DevOps is a set of practices that combine software development and IT operations, with the aim to create a collaborative approach between historically siloed teams. DevOps adopts many Agile principles, and enables teams to standardise, automate and ultimately deliver projects faster, at scale.
DevOps gives us the flexibility to make deployments from anywhere; Developers can even review and approve deployments using mobile devices. We can deliver a quality product by executing automation suites and ensure code quality is maintained by integrating with code analysis tools.
Salesforce is a cloud-based platform, meaning we can make changes directly in the production environment, however this is not recommended! To ensure success, Salesforce development must follow the basic development lifecycle of develop, test, and release.
In this blog, I will talk about my experience of using DevOps with Salesforce to deliver successful projects. We will cover typical implementation models, as well as how to choose the right deployment mechanisms and the importance of version control.
1. Salesforce Deployments are Time-consuming
During my 4 years of development on the Salesforce platform, working on 7 different projects and performing a minimum of 1 deployment per week using different tools and in multiple environments, it became evident that development doesn’t mean that we build something and the job is done!
Around 20% of my time as a developer has been spent on deployments (moving changes from development to production) which seems like an awful lot of time that could be better spent elsewhere.
2. Learning Deployment Models is Essential
Why does deployment take so much time? The answer lies within the lifecycle of project implementation. Typically we have at least 3 environments: Development, QA, and Production, however it’s not unusual to see far more complex deployment models with additional environments.

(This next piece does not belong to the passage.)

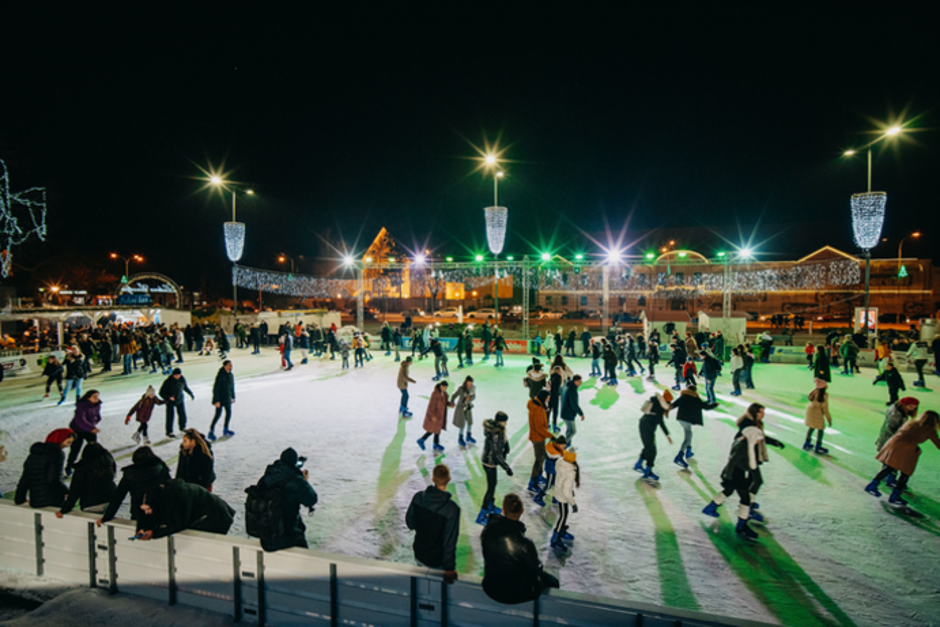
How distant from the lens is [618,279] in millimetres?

Let’s take a look at a few typical deployment models you can expect:
This model is used where there is little platform customization required and many of the customer requirements can be met using Salesforce “out of the box” features.
This model is widely used in Service industry projects where there are complex development needs.
This model is used on complex implementations for large scale enterprises.
- Generally, the standard operating procedure (SOP) is for a developer to build functionality in a developer org, then deploy to QA for testing.
- After the QA signs off, the developer moves his changes to UAT for business users to test.
- Once a business user signs off, it is then moved to Preprod. The Preprod environment is used to reproduce and fix critical bugs reported in production.
- If no issues are found changes are deployed to Production. Business Verification Testing (BVT) is performed in production on an as needed basis.
In our final deployment model example, the developer deploys changes to 4 different environments. This can equate to as much as 20% of working time spent in deployments.
3. Choose a Salesforce Deployment Tool
Salesforce provides us with multiple ways to deploy changes including:
- Change Sets
- Force.com IDE (depreciated)
- ANT Migration Tool
- Salesforce Development Experience (SFDX)
Initially I used Change Sets, however, I found that they were time consuming and must be repeated for each deployment. If you forget to add a component to your Change Set, you must go through the process again, which can be very frustrating.
After researching the various options, I selected the ANT Migration Tool as my preferred method, which has many additional benefits as shown below.
4. Version Control Systems are Must-have Tools
In addition to choosing the best deployment tool, we should also consider Version Control. Version Control is keeping track of the changes made to the code; if there are any issues, version control helps us to compare the code base with the previous version, then locate and fix the issue.
The tools used to version control the code base are called Version Control Systems (VCS). There are many VCS tools available such as Git, Bitbucket, Gitlab, and Perforce.
Why is VCS a must have tool?
- If you are working in a team, then managing inevitable code conflicts is a headache. VCS gives you the ability to handle mergeconflicts with ease.VCS works as a backup. If certain components get deleted from our environment by accident, VCS can be used to recover them.
- Before VCS, versioning was done by taking a backup of the code base after every release and storing them as zip files. If there is a bug in a new release, comparing code base using zip files is not an easy thing to do. VCS makes it much simpler.
- VCS gives the ability to do peer reviews. Team members can easily review each other’s code and give feedback to improve code quality.
- VCS also has the ability to control who can make changes to the code base by granting / revoking permissions to users.
By choosing a suitable deployment tool and implementing version control, you can expect to see multiple benefits. Personally, after implementing these best practices, I experienced:
- Time spent doing deployments was reduced to less than 10%.
- It gave me flexibility to work on proof of concepts in my developer org and then migrate to a sandbox using ANT.
- Version Control Systems improved code quality by facilitating code review, controlling changes to the code base, and providing an easy way of comparing code bases.
- VCS is now the source of truth for my code base.
By using all these learnings, I was able to design an effective DevOps solution, making my deployments more robust.